--- À faire ---
[1] Mettez à jour le passage du texte sur le retour au travail de « Aubes hivernales » à « bondé qu'à l'ordinaire. », en remplaçant « wagon » par « voiture ».
[2] Prolongez le texte sur le retour au travail après les fêtes de Noël, à la suite de sa dernière phrase.

--- Texte affiché ---
- - - -
Aubes hivernales
Le retour tranquille au
travail après les vacances de Noël a toujours quelque chose d'un
peu décalé. Surtout lorsque, comme c'est le cas cette année, les
vacances ont débuté à peine quelques jours, voire quelques heures
avant le jour J. Ceci fait en sorte que, pour beaucoup, les vacances
ne sont pas encore terminées et ceux pour qui elles le sont se
reconnaissent presque d'une journée à l'autre, dans un wagon
beaucoup moins bondé qu'à l'ordinaire.
Il me semble que nous
prenons tous des habitudes, naturelles, comme les places qu'on prend
à table dans une famille nombreuse comme si les noms de tout un
chacun était inscrit au fer rouge sur les chaises. Ainsi, dans les
derniers jours, j'ai eu le même voisin de banc tôt le matin. Je ne
sais pas si il fini ou débute sa journée. Je parierais sur la
première hypothèse parce qu'il dort à poings fermés pendant tout
le trajet et qu'immanquablement il se réveille en sursaut quelques
secondes avant que sa tête ne tombe sur mon épaule. J'ignore quel
est son métier, mais il sent discrètement les épices, le curry en
particulier. Entre cela et d'autres parfums que l'on peut flairer
dans ces espaces restreints, je trouve que me satisfait très bien de
ce lot.
- - - -
--- Données sources ---
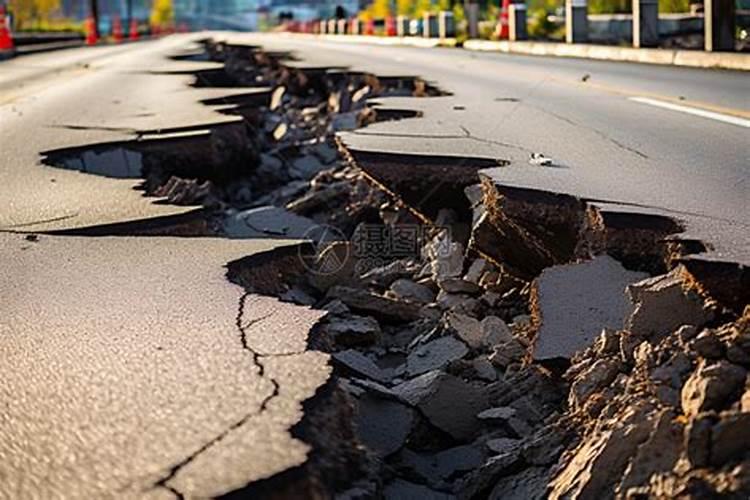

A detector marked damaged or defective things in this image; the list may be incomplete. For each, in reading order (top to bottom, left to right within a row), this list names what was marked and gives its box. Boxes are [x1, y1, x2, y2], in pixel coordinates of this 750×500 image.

cracked asphalt [0, 34, 328, 496]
- - - -
--- Réponses rédigées ---
[1]
Aubes hivernales
Le retour tranquille au
travail après les vacances de Noël a toujours quelque chose d'un
peu décalé. Surtout lorsque, comme c'est le cas cette année, les
vacances ont débuté à peine quelques jours, voire quelques heures
avant le jour J. Ceci fait en sorte que, pour beaucoup, les vacances
ne sont pas encore terminées et ceux pour qui elles le sont se
reconnaissent presque d'une journée à l'autre, dans un voiture
beaucoup moins bondé qu'à l'ordinaire.

[2]
Sur le banc en face, il y
a cette dame, un peu corpulente, mais pas du tout obèse. Par contre,
elle prend beaucoup d'espace. Je me demande quotidiennement comment
elle fait. La personne à ses côtés (elle est changeante,
contrairement aux autres habitants du wagon) a toujours l'air
totalement coincée entre la fenêtre et la passagère qui semble
avoir plus de bras, de jambes, de sacs, que la moyenne des ours. Mais
surtout, cette dame semble complètement inconsciente que l'espace
qu'elle prend empiète immanquablement sur celui des autres.
Il y a aussi un jeune
homme qui s'assoit par terre, le dos calé contre les portes qui ne
s'ouvrent pas. Il sort son ordinateur portable et tapote furieusement
sur le clavier pendant tout son trajet. Il me donne l'impression
d'être un étudiant en fin de session à tous les jours. Ce n'est
probablement pas le cas, mais ça m'amuse bien de me m'imaginer ce
genre de chose. Il est tellement concentré, tellement dans sa bulle
que je suis continuellement surprise de le voir se lever d'un bond
une fois arrivé à sa station, alors qu'il fourgue rapidement son
appareil dans le fond de son sac à dos, comme s'il s'agissait d'un
vieux vêtement froissé.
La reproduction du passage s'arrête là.